Kaczynski claimed in all humility that half of what he read in The Technological Society he knew already; he discovered in Ellul a soul mate rather than a teacher. "When I read the book for the
first time, I was delighted," he told a psychiatrist who interviewed him in jail, "because I thought, 'Here is
someone who is saying what I've already been thinking.'"
So,
what are Ellul's ideas on technology?
His most central point was that technology has to be seen systemically, as a
unified entity, rather than as a disconnected series of individual machines. He
also argued that technology is as much a state of mind as a material phenomenon,
in part because human beings have been absorbed into the technological complex
he called "technique."
Ellul
defined technique as "the totality of methods rationally arrived at and
having absolute efficiency (for a given stage of development) in every field of
human activity." While technique isn't limited to machines, machines are “deeply
symptomatic” of technique. They represent "the ideal toward which
technique strives."
These
quotes hint at Ellul's conviction that technique has become almost a living
entity, a form of being that drives inexorably to overtake everything that isn't technique, humans included.
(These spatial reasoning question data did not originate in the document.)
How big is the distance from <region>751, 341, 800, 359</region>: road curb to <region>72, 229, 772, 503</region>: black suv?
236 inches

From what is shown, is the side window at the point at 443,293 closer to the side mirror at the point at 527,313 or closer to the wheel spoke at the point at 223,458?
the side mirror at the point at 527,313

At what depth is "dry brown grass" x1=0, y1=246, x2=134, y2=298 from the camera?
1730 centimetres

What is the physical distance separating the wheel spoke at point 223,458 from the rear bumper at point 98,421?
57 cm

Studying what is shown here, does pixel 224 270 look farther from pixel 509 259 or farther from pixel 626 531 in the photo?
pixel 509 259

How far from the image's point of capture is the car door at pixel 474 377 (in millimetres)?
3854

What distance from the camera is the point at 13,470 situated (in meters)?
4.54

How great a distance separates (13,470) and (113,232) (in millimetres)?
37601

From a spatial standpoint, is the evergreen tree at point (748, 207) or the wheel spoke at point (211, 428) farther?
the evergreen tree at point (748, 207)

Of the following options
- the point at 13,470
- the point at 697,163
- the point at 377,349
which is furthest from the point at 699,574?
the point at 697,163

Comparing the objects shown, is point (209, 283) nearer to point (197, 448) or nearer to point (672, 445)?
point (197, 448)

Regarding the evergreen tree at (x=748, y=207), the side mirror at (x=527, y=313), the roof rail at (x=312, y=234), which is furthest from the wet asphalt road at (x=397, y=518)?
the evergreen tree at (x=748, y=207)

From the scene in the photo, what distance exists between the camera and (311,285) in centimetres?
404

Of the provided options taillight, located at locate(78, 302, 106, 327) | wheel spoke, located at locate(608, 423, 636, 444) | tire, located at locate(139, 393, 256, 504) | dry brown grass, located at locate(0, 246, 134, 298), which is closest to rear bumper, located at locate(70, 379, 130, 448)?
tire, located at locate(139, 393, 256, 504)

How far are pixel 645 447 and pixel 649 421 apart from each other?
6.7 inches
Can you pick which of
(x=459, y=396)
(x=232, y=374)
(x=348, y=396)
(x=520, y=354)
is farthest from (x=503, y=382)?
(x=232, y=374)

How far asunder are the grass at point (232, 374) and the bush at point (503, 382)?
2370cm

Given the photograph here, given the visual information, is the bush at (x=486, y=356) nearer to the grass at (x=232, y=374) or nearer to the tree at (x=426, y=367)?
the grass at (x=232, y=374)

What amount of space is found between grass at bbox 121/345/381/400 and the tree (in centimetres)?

The
belief that humans can no longer control the technologies they've unleashed –
that technique has become autonomous – is also central to his thought. "Wherever
a technical factor exists," he said, "it results, almost inevitably,
in mechanization: technique transforms everything it touches into a machine.”
Ellul's
reputation among scholars is mixed. He has his admirers, but many philosophers of
technology consider him a nut. The principle objection is that he reifies technology, imputing to it a life and will of its own. It's true that Ellul's language often gives that impression, but again, his definition of technique includes human beings. Without their assent and participation its vitality would collapse.
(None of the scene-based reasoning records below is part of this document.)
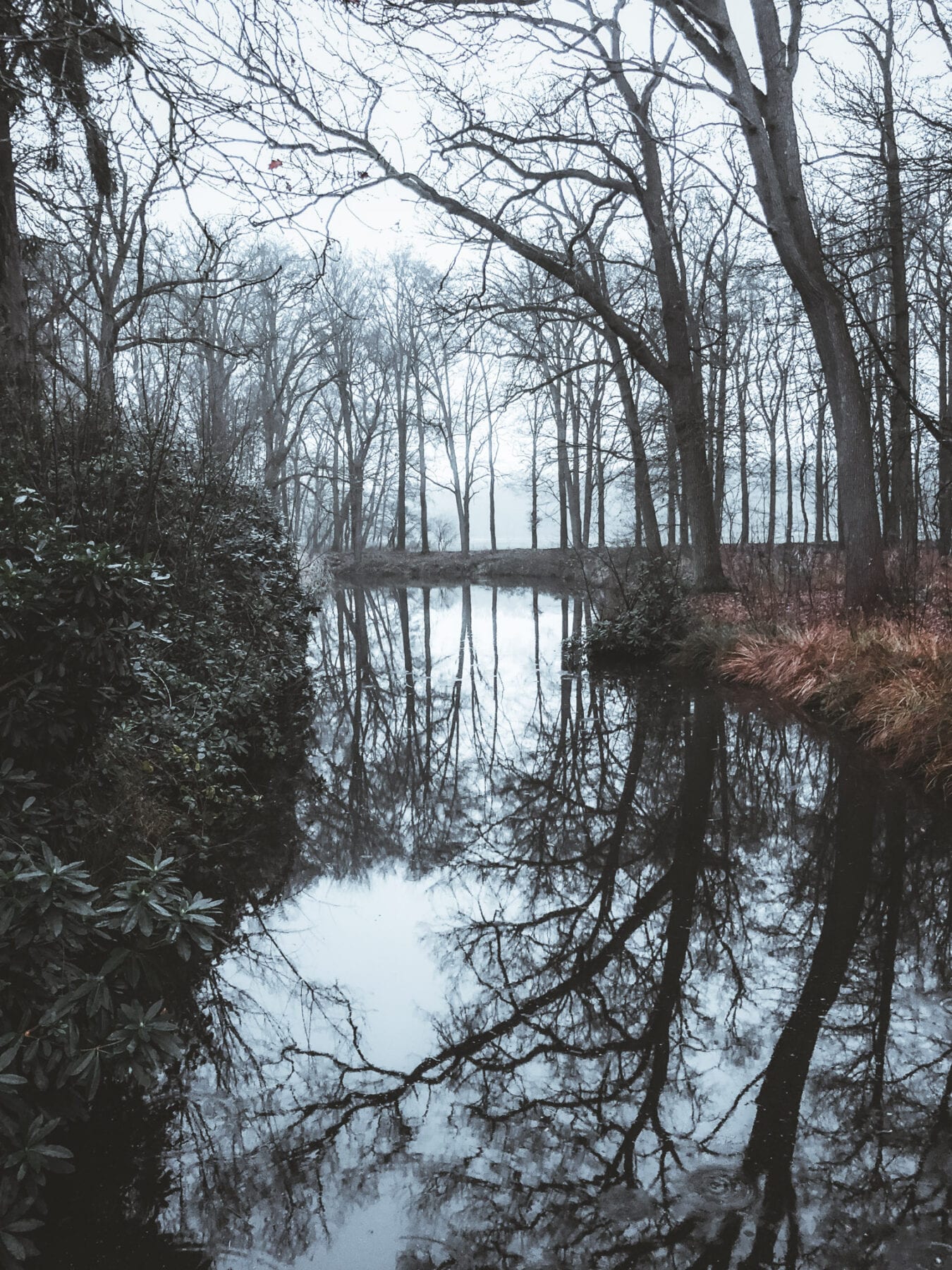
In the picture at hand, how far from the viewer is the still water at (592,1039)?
6.66 feet

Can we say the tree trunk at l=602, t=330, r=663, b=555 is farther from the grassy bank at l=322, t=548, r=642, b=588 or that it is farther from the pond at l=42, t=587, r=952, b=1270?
the grassy bank at l=322, t=548, r=642, b=588

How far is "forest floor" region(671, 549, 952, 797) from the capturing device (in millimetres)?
6047

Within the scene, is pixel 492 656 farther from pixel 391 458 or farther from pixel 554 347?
pixel 391 458

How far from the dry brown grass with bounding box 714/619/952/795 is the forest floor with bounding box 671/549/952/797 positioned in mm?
11

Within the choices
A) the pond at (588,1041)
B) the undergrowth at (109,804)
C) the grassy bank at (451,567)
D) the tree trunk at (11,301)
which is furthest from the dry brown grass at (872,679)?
the grassy bank at (451,567)

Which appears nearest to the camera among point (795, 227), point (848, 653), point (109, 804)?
point (109, 804)

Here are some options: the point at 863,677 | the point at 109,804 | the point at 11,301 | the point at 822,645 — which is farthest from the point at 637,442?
the point at 109,804

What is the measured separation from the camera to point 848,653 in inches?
318

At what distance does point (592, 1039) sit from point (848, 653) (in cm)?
634

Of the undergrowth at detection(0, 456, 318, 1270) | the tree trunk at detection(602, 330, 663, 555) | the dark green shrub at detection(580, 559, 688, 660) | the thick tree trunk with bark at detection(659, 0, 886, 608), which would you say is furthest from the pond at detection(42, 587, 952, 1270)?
the tree trunk at detection(602, 330, 663, 555)

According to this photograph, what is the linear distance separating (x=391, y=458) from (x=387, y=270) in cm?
860

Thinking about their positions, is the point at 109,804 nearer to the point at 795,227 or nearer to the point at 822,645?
the point at 822,645

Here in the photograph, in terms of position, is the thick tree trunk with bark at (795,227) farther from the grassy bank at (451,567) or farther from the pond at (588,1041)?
the grassy bank at (451,567)

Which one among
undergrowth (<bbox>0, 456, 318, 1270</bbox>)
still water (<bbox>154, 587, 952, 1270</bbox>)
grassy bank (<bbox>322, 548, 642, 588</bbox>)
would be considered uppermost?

Along the way technique's drive toward completion does provide certain comforts, Ellul acknowledged, but overall its devastation of what really matters – the human spirit – is complete. “Technique
demands for its development malleable human ensembles,"
he said. "…The machine tends not only to create a new human environment,
but also to modify man’s very essence. The milieu in which he lives is
no
longer his. He must adapt himself, as though the world were new, to a
universe
for which he was not created."
Ellul's unrestrained literary style also won him no friends in the academy. He had no interest in scholarly convention. His books include few citations of other works and even fewer qualifications – Ellul never doubted his own argument. His writing is filled with colorful description, irony and righteous anger. He's more direct than the stereotypical French intellectual, and thus more fun to read. Nonetheless, his erudition is extraordinary, his insight incomparable.
He
did occasionally go over the top. Perhaps the most embarrassing moment in The Technological Society comes when, in
the process of making the quite reasonable point that technique finds a way to co-opt
any political movement or art form that resists it, he dismisses jazz as
"slave music."
A third reason Ellul
is considered something of an oddball in academic circles is his faith. Throughout his prolific career he divided his time between books on technology
and books on religion. (That he could follow Jesus and still appreciate Marx will perhaps be more surprising in America than it would be in France.) He was a theologian of subtlety and
depth, but one suspects that for many his religious beliefs undermine rather
than enhance his credibility.
Ted
Kaczynski managed to ignore Ellul's religious views altogether. Where Kaczynski
sought with his manifesto to overthrow technology by force, Ellul in The Technological Society explicitly
declines to offer any solution at all. Ellul insisted his intention was only to
diagnose the problem, not prescribe a treatment. He also insisted, however,
that as despairing as his analyses often seemed, he was no pessimist. There's always
room for hope, Ellul said, even if it has to rely on the possibility of miracle.
Kevin Kelly |
Another
person who's found Ellul's thought amenable, though he doesn't seem to
realize it, is the technophilic writer Kevin Kelly. In his recent book, What Technology Wants, Kelly devotes
several pages to the Unabomber Manifesto, calling it, with apologies,
one of the most astute analyses of technology he's ever read. This
is largely because Kelly agrees with Kaczynski that technology is a dynamic,
holistic system – the "technium," he calls it – that behaves autonomously. "It is not mere hardware," Kelly writes;
"rather it is more akin to an organism. It is not inert, nor passive; rather the
technium seeks and grabs resources for its own expansion. It is not merely the
sum of human action, but in fact it transcends human actions and desires."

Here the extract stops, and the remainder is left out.